Wood v. Abbot Laboratories

In Wood v. Abbot Laboratories, No. 96-512561-CZ, 1997 WL 824019 (Mich. Cir. Ct. Sept. 11, 1997) (unpublished opinion and order), a pharmaceutical price-fixing case, the court denied certification to indirect consumer purchasers of drugs. Citing Michigan's statute permitting an indirect purchaser to recover only actual damages, the court held that the plaintiffs failed to "provide a method for calculating each class member's actual damages and thus calculation of injury and actual damages would require examination of the drugs each class member purchased rendering the class unmanageable." Id. at 2. As to the plaintiffs' expert's methodologies and opinion, and rejecting those theories that provided "at best a method for calculating the existence of injury and damage on a class-wide basis," the court continued: [the expert's] theories do not provide a method for calculating each class member's actual damages and thus calculation of injury and actual damages would require examination of the drugs each class member purchased from which retailer, the discounts applicable to each retailer for each drug at the time of purchase, and other relevant factors, resulting in thousands of mini-trials and rendering the class unmanageable.
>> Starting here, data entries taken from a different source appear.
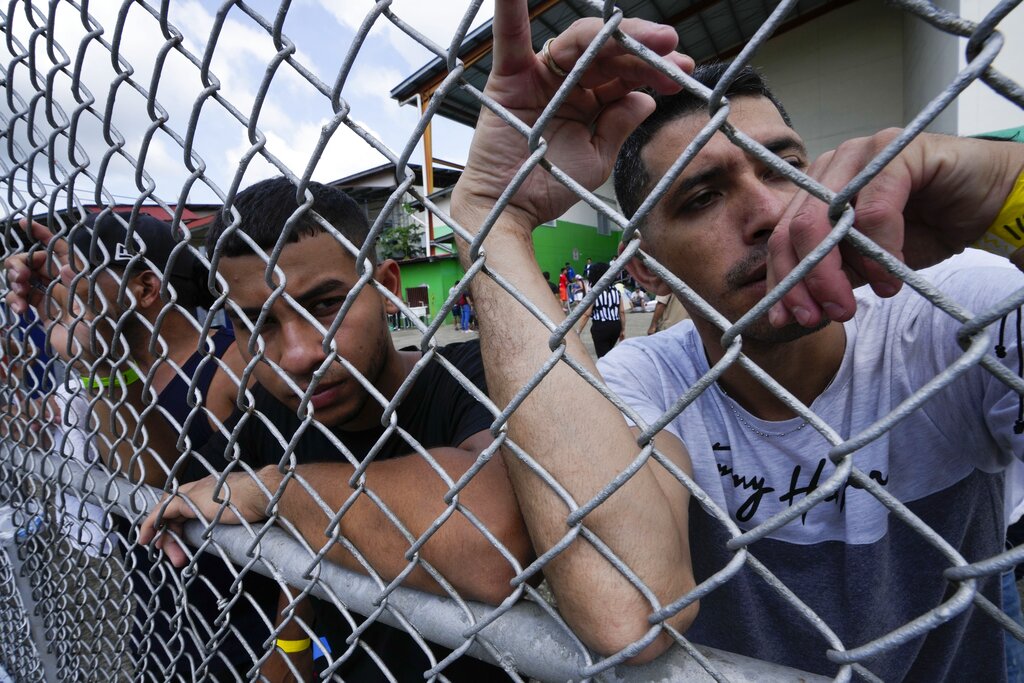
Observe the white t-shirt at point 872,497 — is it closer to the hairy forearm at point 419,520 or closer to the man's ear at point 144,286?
the hairy forearm at point 419,520

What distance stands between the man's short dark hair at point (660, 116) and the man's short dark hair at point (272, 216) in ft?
2.72

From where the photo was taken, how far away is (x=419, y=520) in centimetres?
83

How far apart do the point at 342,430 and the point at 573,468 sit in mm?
1050

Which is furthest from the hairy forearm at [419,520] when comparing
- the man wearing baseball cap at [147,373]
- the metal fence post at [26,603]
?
the metal fence post at [26,603]

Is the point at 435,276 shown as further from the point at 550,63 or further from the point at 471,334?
the point at 550,63

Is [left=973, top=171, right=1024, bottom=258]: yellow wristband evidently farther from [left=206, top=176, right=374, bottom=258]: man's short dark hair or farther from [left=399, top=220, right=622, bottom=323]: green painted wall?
[left=399, top=220, right=622, bottom=323]: green painted wall

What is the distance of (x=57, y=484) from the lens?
4.85 ft

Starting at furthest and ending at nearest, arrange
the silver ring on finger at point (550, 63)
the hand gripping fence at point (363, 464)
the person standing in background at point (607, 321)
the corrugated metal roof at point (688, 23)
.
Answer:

For this reason, other jurisdictions to consider this issue have denied certification to the class of indirect purchasers of brand name prescription drugs. Id. The court found "that individual questions of fact as to both injury and damages predominate over the one theory common to the class, that being the existence of the alleged conspiracy, and that these individual questions render the case unmanageable as a class action." Id. at 3.